Though I am very young, I do always love to hear a quote which resonates within me. It always seems to come from a leader. Yet it is not always a public figure or someone with a microphone in their face that easily reaches multiple forums, but usually a person willing to take a group of young men or young women and mold them with his or her words. And sometimes a reporter like Storey is blessed to hear a quote which he shares with the public and it gives a small glimpse into the coach and team dynamic. All in all, coaches will leave nuggets between the ears of young people everywhere saying the darndest things.
Many of the quotes I will remember until the day I die came from my junior high football coach. Coach Terry Smithhart was gentle like a grandfather and as hard-nosed as a five-star general. Coach Smithhart, or as we preferred to call him simply “Smithhart,” always seemed to have some kind of colloquial saying from yesteryear which could always accurately characterize a situation in just a few words. Some of my favorites came during Oklahoma, a drill where a running back and linebacker lined up to test their wills and strength within a five yard gap. If someone was clobbered during the process of the drill, Smithhart would quip “you got whipped like a red-headed stepchild!” Even better was when a player would look absolutely lost during practice and Smithhart would pull the young man aside and call out “…you look like a fart in a whirlwind!” That always got a group of eighth grade boys laughing and asking “did he just say fart?”
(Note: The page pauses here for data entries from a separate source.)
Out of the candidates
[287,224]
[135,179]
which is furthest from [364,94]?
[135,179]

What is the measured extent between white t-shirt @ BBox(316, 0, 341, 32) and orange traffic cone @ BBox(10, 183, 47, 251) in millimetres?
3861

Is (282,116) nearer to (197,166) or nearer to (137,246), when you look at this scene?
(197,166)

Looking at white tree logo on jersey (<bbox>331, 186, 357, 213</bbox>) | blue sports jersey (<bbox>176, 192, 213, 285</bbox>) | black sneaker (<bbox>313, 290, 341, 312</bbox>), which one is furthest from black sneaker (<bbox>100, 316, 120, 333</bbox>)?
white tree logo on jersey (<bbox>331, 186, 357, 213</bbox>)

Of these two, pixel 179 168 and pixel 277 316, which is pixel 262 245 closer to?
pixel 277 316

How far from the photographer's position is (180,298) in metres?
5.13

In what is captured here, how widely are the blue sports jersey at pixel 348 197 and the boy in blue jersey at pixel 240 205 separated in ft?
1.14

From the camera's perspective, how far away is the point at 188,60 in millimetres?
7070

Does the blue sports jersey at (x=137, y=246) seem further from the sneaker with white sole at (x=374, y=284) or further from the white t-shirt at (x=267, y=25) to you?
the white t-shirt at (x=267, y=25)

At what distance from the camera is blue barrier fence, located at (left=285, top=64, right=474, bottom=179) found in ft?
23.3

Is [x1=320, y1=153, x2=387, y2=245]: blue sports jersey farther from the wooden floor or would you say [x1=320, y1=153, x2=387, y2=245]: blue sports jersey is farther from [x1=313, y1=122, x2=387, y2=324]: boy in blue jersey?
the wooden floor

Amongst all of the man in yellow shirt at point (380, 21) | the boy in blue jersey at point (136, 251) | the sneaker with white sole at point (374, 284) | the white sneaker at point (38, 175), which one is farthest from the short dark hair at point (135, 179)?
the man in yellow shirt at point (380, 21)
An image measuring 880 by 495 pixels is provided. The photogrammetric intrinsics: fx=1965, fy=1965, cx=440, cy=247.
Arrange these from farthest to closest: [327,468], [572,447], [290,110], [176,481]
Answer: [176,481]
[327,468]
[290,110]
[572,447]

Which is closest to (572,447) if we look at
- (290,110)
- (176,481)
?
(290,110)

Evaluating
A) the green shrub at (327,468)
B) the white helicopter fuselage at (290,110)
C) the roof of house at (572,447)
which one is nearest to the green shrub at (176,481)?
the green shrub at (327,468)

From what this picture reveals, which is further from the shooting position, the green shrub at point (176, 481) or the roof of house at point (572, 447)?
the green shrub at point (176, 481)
One of the most memorable and meaningful quotes Coach Smithhart spoke occurred following a hard fought, gut and heart wrenching battle against Northwest Rankin Junior High. After escaping Flowood, Mississippi with a win, Smithhart gathered the whole team after a well-deserved overtime victory at the twenty yard-line. He talked about how much this victory meant and how formidable an opponent the Cougars were that day. Then like something that would not even make the cut of a movie, Smithhart spoke the words that made me think that hair may burst from my chest and grow like a rainforest. Smithhart said “…after this game, y’all’s [expletive] just dropped…” Yep, I’ll let you fill in the blank. But with that quote, Coach Smithhart reached legendary status with every single one of us on the team. Now Smithhart was far from being crude, but just wanted us to know that we were men in his eyes and that was enough to make me into a man.
As I continued to go through football, I wondered if I would ever hear another orator like Coach Smithhart. I soon found Coach Scott Brown, former head coach of Clinton High School and now head coach at Pontotoc High. Coach Brown, or as we the players preferred to refer to him as Scott, was usually very quiet and soft-spoken around the players. Scott was notorious for forgetting players’ names and simply would come up with his very own names for them such as “Tex” or “Donkey Kong.” But one of the more memorable moments was when Coach Brown entered into the weight room at CHS on a sultry September Friday prior to a televised kick-off against arch-rival Madison Central. Scott asked how everyone was feeling…then followed the joke from his mouth. “So who is still number four?” Well everyone looked absolutely shocked, “Is this the pep talk?,” “I don’t know if I’m excited anymore?,” or “HUH?” Well I will give you the answer, “Ole Miss isn’t number four but Brett Favre is!” in reference to the drumming the Rebels had received to the hands of South Carolina the night before. Though at the time I did not think this was the right time for jokes, looking back I feel that the joke may have been a great relaxer had everyone taking grasp of it. In a way, the joke was the perfect anecdote for the upcoming storm which we found ourselves in.
We all know in life, as well as sports, that the words we speak have a profound effect, good or bad, on those that they are directed to, or even those that overhear them. These examples from my playing career are some of the classic coaching quips that did have a positive effect on me. My hope is that all coaches, as well as all of us in everyday life, use their words for good, to achieve goals and objectives, and not for evil or hurt, even when unintended.
What these coaches say during the impressionable times of these young men and women’s lives will leave deep impacts on them forever. When you are young, it does seem like a coach does say the darndest things, but with a few years further down the line, it seems to finally soak in. You never want to be “...the fart in a whirlwind...” or let work “whip you like a red-headed stepchild.” Sometimes it is okay to be that man beside a dumpster, hungry, and waiting for a crumb. But most importantly, it is sometimes best to just laugh in the face of a serious coming storm.